# Quidditch World Cup VII, taken with 6D



## cheeseheadsaint (Apr 17, 2014)

Some of my fave shots from the Quidditch World Cup VII in North Myrtle Beach, SC two weekends ago. Taken with the 6D and the 70-200mm f/2.8 IS II.


----------



## Sporgon (Apr 17, 2014)

You're pictures are good - nice sharp shallow dof action shots with the 6D, but what _are_ those guys doing !?


----------



## sagittariansrock (Apr 17, 2014)

I would hold off playing this game until flying brooms (with nice, soft seats) are widely available. This just looks like trouble to me. You do NOT want to fall on your broom!


----------



## cheeseheadsaint (Apr 17, 2014)

They are playing quidditch! The sport based off the broomstick sport of the Harry Potter series. The third photo is a seeker(yellow headband) trying to catch the snitch(the snitch sock with the ball). The players with the white headbands are chasers which attempt to shoot the quaffle(the slightly deflated volleyball) into one of three hoops. The green headband marks a keeper which is responsible for guarding the hoops but also does what chasers do. 

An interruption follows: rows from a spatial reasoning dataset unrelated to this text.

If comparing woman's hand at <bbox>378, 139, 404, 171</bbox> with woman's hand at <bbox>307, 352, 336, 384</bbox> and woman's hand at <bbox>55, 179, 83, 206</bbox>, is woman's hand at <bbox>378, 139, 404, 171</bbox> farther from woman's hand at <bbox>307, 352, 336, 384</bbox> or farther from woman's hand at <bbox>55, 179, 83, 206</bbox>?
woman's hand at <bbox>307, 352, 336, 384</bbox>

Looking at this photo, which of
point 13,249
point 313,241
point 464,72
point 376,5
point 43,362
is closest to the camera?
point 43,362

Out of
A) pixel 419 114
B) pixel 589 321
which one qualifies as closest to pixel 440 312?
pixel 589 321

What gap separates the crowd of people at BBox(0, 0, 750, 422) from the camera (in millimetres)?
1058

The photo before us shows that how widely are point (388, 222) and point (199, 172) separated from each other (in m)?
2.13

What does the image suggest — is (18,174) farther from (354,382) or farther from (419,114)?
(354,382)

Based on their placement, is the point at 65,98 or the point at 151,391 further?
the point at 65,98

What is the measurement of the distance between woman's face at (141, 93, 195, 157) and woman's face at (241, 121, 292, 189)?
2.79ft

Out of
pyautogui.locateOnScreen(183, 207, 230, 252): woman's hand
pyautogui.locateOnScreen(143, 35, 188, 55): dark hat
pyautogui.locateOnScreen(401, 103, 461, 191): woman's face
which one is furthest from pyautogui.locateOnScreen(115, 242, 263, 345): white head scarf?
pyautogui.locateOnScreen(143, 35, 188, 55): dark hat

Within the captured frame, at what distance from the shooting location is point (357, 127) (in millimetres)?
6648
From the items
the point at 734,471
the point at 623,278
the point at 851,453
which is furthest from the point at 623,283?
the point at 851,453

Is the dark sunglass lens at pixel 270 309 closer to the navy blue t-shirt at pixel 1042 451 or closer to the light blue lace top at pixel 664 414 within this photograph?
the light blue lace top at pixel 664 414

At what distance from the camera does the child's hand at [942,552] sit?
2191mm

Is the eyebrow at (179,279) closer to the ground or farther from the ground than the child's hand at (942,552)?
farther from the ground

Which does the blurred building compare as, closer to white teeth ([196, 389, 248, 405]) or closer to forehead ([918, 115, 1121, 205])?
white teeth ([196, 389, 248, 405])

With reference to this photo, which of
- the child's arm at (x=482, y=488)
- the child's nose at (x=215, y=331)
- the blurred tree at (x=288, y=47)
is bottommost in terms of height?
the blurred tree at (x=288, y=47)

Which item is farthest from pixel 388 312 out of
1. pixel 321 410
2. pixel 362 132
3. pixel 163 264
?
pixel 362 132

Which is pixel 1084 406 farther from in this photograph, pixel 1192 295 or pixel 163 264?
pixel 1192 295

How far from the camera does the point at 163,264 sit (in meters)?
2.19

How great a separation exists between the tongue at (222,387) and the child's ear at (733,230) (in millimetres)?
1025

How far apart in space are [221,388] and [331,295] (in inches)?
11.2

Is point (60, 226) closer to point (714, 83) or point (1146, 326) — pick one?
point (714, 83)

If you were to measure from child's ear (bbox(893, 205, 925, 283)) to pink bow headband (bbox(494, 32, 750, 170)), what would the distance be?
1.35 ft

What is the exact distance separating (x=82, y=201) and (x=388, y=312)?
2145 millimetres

If you fall off your broom, you have to run back and touch your hoops before resuming play. The black headband denotes the beater position in which they use dodgeballs to knock players off their broom(like dodgeball, if you're hit, you are out.)

As shown here with the purple bludger thrown in order to void the shot made by the chaser.





It's a full contact co-ed sport. It gets rough at times but it's a ton of fun.





I also play quidditch but our school's team isn't competitive.


----------



## Sporgon (Apr 17, 2014)

Well ! I've heard of 'holding your own' in competition but this gives the phrase a whole new meaning.


----------



## expatinasia (Apr 17, 2014)

cheeseheadsaint said:


> Some of my fave shots from the Quidditch World Cup VII in North Myrtle Beach, SC two weekends ago.



Is this another of those "*World Cups* that only really involve Americans?   8)


----------



## cheeseheadsaint (Apr 19, 2014)

Actually there were several international teams(mainly in canada)! The second photo is a player from the University of Sydney. We had Australia, Canada and a UK snitch


----------